**ABOUT THIS TASK**
Beneath this line are entries. Copy the range from the line with "Roasted chestnuts in a white cornet photo" to the line with "Dean Martin appears", ends included, exactly; leave pictures out.

**DATA RECORDS**
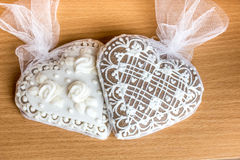 Two gingerbread heart cookies on wooden table Stock Photo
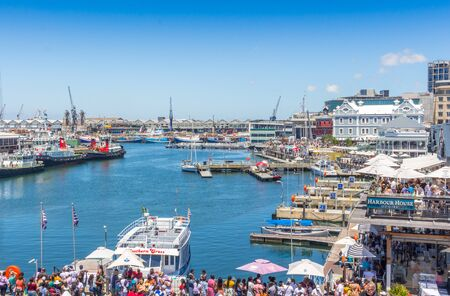 CAPE TOWN , SOUTH AFRICA - 01 JANUARY 2020: V & A Waterfront with many tourists celebrating a summer New Years day at the Cape Town harbour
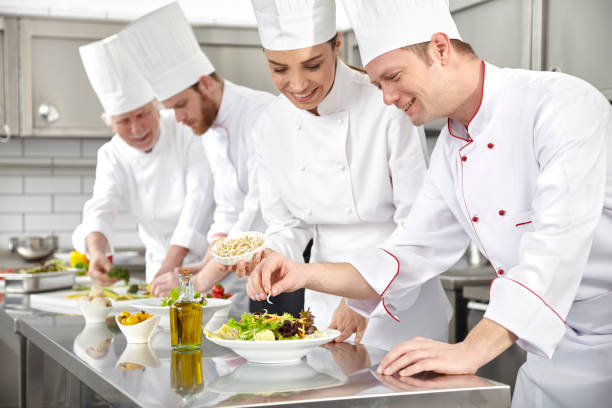 Chefs making salad in restaurant kitchen - foto de stock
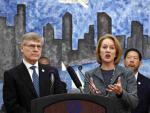 Seattle City Attorney Pete Holmes left looks as Mayor Jenny Durkan right announces on Thursday the city`s intention to vacate misdemeanor marijuana possession convictions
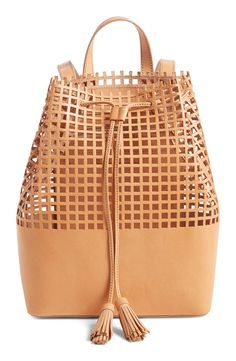 Square perforations lend a cool, urban aesthetic to this compact drawstring backpack from Loeffler Randall.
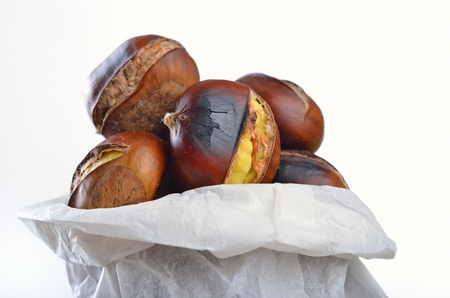 Roasted chestnuts in a white cornet photo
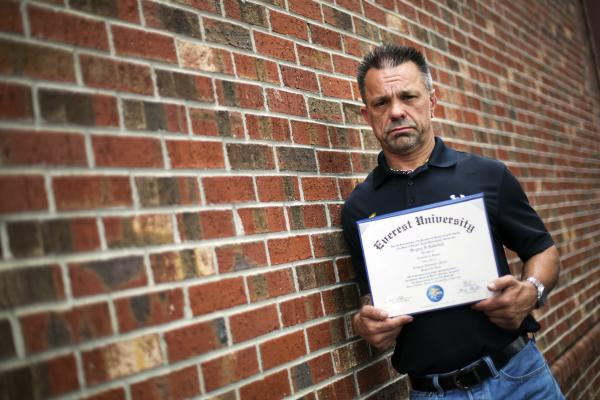 "Shane Satterfield, a roofer who owes more than $30,000 in debt for an associate's degree in computer science from one of the country's largest for-profit college companies that failed in 2014, holds his diploma in Atlanta. ""I graduated in April at the top of my class, with honors,"" says Satterfield. ""And I can't get a job paying over $8.50 an hour."""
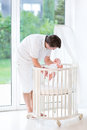 Young father putting his newborn baby into crib happy smiling a white round Stock Photography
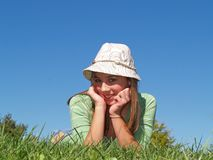Teenage girl laying in grass Royalty Free Stock Photos
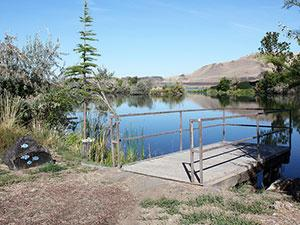 A fishing dock extends into McNary Pond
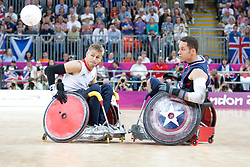 © London News Pictures. 05/09/2012. Captain Steve Brown of the wheelchair rugby GB team passes the ball during the wheelchair rugby opening match. The opening game of the wheelchair rugby competition started today between ParalympicsGB and world champions USA at the Paralympic Games in Stratford, London, UK. Team USA won the match 56 - 44. Photo credit should read Manu Palomeque/LNP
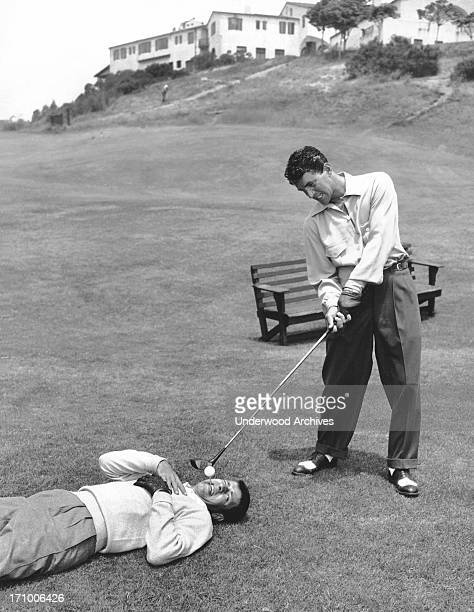 Dean Martin appears to be ready to drive off a tee that Jerry Lewis is fearfully holding in his mouth California 1953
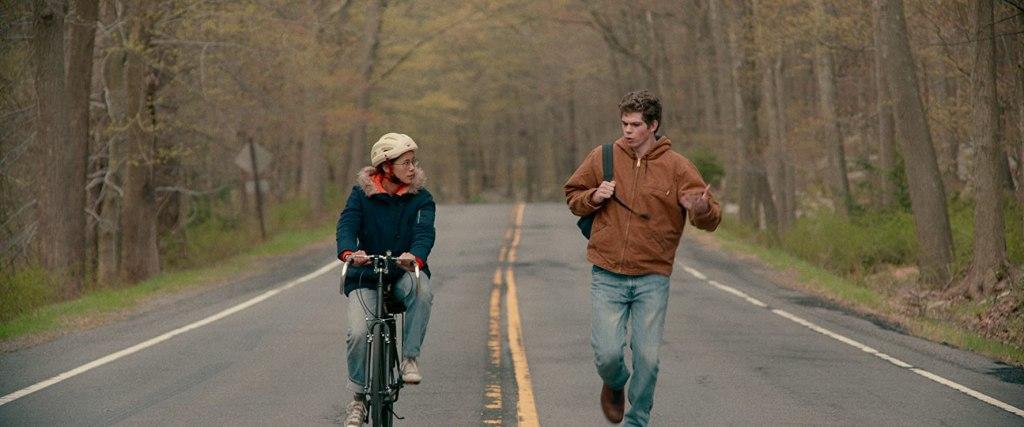 Ellie (Leah Lewis) cycles and Paul (Daniel Diemer) runs alongside her.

**REPLY**
 Roasted chestnuts in a white cornet photo
 "Shane Satterfield, a roofer who owes more than $30,000 in debt for an associate's degree in computer science from one of the country's largest for-profit college companies that failed in 2014, holds his diploma in Atlanta. ""I graduated in April at the top of my class, with honors,"" says Satterfield. ""And I can't get a job paying over $8.50 an hour."""
 Young father putting his newborn baby into crib happy smiling a white round Stock Photography
Teenage girl laying in grass Royalty Free Stock Photos
 A fishing dock extends into McNary Pond
 © London News Pictures. 05/09/2012. Captain Steve Brown of the wheelchair rugby GB team passes the ball during the wheelchair rugby opening match. The opening game of the wheelchair rugby competition started today between ParalympicsGB and world champions USA at the Paralympic Games in Stratford, London, UK. Team USA won the match 56 - 44. Photo credit should read Manu Palomeque/LNP
 Dean Martin appears to be ready to drive off a tee that Jerry Lewis is fearfully holding in his mouth California 1953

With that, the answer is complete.